兎岳でシカ食害対策、今月末に防護柵を設置

社会

[ 2010年 8月 14日 土曜日 13時58分 ]

 飯田市は28日から30日までの日程で南アルプス国立公園兎岳(標高2818メートル)で、貴重な高山植物をニホンジカの食害から守るため防護柵を設置する。南アルプス食害対策協議会の事務局を務める伊那市や南信森林管理署、遠山山の会、ボランティアなどの協力を得て十数人で設置作業を行う。

 南アルプスの高山植物はニホンジカの食害により年々減少している。仙丈ケ岳の「馬の背」周辺のお花畑では、かつて咲いていた数多くの高山植物を見ることができなくなっている。聖平では、静岡のボランティアがニッコウキスゲの復元を図っている。兎岳は今のところ、ニホンジカによる食害はあまりないが、お花畑でニホンジカが目撃されており、今後の食害予防のため、防護柵を設置することにした。

 南信濃自治振興センターの熊谷久一さんによると、今月初旬に兎岳の測量に行ってきた。林道が災害をうけており、車が使えなかったため、林道を歩いて往復4時間かかった。お花畑は満開で最高だった。近くにクマやライチョウもおり、カモシカの形跡もあったが、ニホンジカはまだ入っていないようだった。ただ、200メートル下方はシカだらけだったという。

 今回の作業は、兎岳避難小屋一帯で行うが、小屋とテントの収容能力から15人程度に抑える。作業面積は2500平方メートル。高さ2メートルの鉄製ネットフェンスを200メートルにわたり設置する。資材やテントなどはヘリで空輸する。

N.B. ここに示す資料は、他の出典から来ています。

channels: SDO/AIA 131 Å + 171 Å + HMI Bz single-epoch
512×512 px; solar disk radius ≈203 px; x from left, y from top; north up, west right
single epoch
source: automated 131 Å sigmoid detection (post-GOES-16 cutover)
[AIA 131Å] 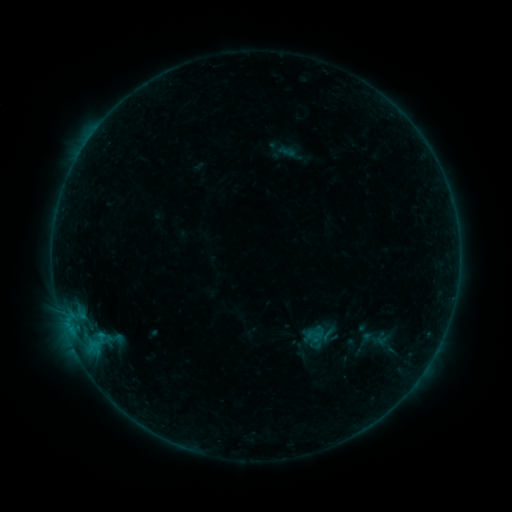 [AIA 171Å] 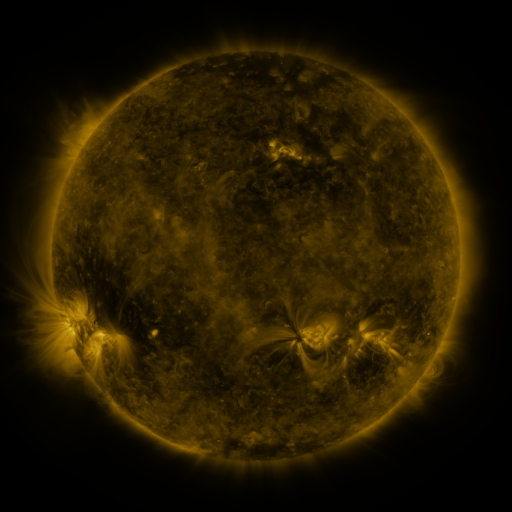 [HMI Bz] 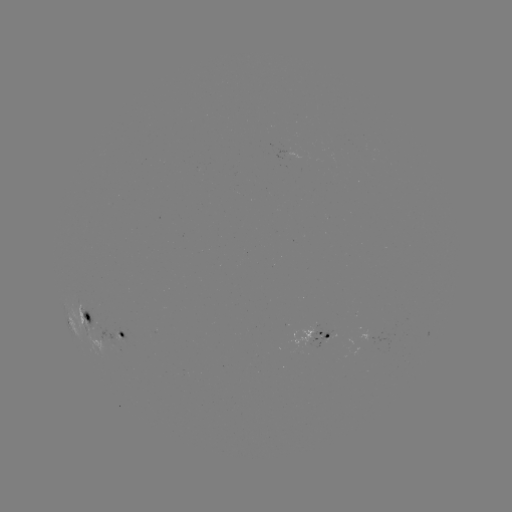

 市は昨年度から生物多様性保全事業を実施。昨年度は遠山谷でヤシャイノデを保護するため防護策を設置した。今年度は当初予算に206万円を計上し、県から「民間との協働による山岳環境保全事業」の全額補助金を受ける。県の同事業はアサヒビールの寄付金を受けて、ボランティアと関係機関とが連携、協力。貴重な高山植物をニホンジカの食圧から守るため防護柵を設置する。

 兎岳は、飯田市と静岡市葵区の境界に位置し、南アルプス国立公園内にある。兎岳南西部の兎平には、アキノキリンソウ、イワオウギ、ミヤマミミナグサ、ミヤマシシウド、イワベンケイソウ、タカネマツムシソウなど数多くの高山植物が自生している。飯田市に唯一ある高山のお花畑で、シカの食害から免れていた数少ない一帯だったが、昨年からニホンジカの足跡や食害が現れた。

 市環境課では「まだ進入するシカの数は少ないと思われるが、このまま放置すれば食害が進行するものと懸念される」とみている。